Especially important here is the call of God to put away pornography and sexual sins. The sexual use of our natures outside of marriage is sin. And it is a sin, no matter how glamorized today, which puts distance between the child of God and his God. In Revelation 14:4 the saints of God are described in terms of their sexual purity. Listen. “These are they which were not defiled with women; for they are virgins. These are they which follow the Lamb whithersoever he goeth. These were redeemed from among men, being the firstfruits unto God and to the Lamb.” God’s special presence is found in the way of purity, of preserving our temple (our body) pure and holy unto the Lord. And impurity, sexual impurity, is that which robs us of seeing His face, is that which corrupts. Revelation 17 and 18 describes the Antichrist, the antichristian powers, as the great whore. Satan knows spiritual dynamics. So this world is swallowed up with pornography. Why? Perhaps because no sins so silence the testimony of God and so cause God to withdraw and to give men over to their own darkness as the sins of sexual impurity.

That is true in the world of unbelief. God gives a society over to its filth until at last they stand ripe for judgment. That is also true in the life of a child of God. Our lives as children of God are precious. They have been purchased by the blood of Christ. We have been saved in order that we might know God’s face, in order that we might stand before God, in order that we might see Him in Jesus Christ. Now, child of God, the Scriptures warn us against impurity. No matter how prevalent, no matter how accepted, no matter how pervasive, no matter how harmless, innocent, and accepted it may appear to be be, it is a great evil. And it is a great evil which does great damage and destruction to the soul.

Have you lost your purity, purity in your heart? God calls you to repent. Bow before the cross of Jesus Christ. That blood of Christ and grace of Christ is able to restore holiness and purity, wash you from evil, forgive you, and give you to walk in that knowledge that you are not your own, but belong body and soul unto your faithful Savior, Jesus Christ. God’s presence in Jesus Christ gives the blessing of purity. And in that purity is joy. So we may read in Psalm 84, “I had rather be a doorkeeper in the house of my God, than to dwell in the tents of wickedness.” No other earthly thing gives joy so great as to know God in purity.

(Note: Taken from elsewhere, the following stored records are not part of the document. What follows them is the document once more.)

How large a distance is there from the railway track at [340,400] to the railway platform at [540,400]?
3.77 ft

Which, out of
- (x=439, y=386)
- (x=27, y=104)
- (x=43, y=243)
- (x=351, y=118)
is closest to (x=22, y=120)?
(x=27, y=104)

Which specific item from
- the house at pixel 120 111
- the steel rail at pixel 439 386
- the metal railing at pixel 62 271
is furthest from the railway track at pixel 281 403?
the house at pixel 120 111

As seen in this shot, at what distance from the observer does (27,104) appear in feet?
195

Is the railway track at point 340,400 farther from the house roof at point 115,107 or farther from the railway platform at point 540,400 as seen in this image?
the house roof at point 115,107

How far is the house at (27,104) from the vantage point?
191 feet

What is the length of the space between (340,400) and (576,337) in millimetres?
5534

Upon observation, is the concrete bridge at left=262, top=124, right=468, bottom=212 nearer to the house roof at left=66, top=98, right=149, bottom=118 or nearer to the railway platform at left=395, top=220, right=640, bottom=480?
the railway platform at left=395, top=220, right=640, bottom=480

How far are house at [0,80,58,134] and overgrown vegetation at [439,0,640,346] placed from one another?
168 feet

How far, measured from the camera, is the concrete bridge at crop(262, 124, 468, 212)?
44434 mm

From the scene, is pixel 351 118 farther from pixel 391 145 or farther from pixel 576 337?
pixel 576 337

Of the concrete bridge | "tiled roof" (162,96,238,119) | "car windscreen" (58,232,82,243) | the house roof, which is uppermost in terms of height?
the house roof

Are you growing in the knowledge of God? God calls you to grow in the knowledge of Him through godly sincerity, through profound humility, and through true purity. None of these things can be attained of ourselves. So we come to God time after time after time, in prayer, in the holy Scriptures, and through the preaching of His Word on the Lord’s day. Earnestly we desire to grow in the knowledge of God.

May God bless these words to our hearts.


Let us pray.

Father, we confess that we live in the midst of a world which hates Thee, which spurns Thee, and would seek to corrupt all that is of Thine. Give us that knowledge which is above all things most precious, the knowledge of the true and living God. And make that knowledge powerful and effective that it might make us pure, that it might make us content, that it might make us strong to confess Thy name in this world. Through Jesus Christ do we render our prayer, Amen.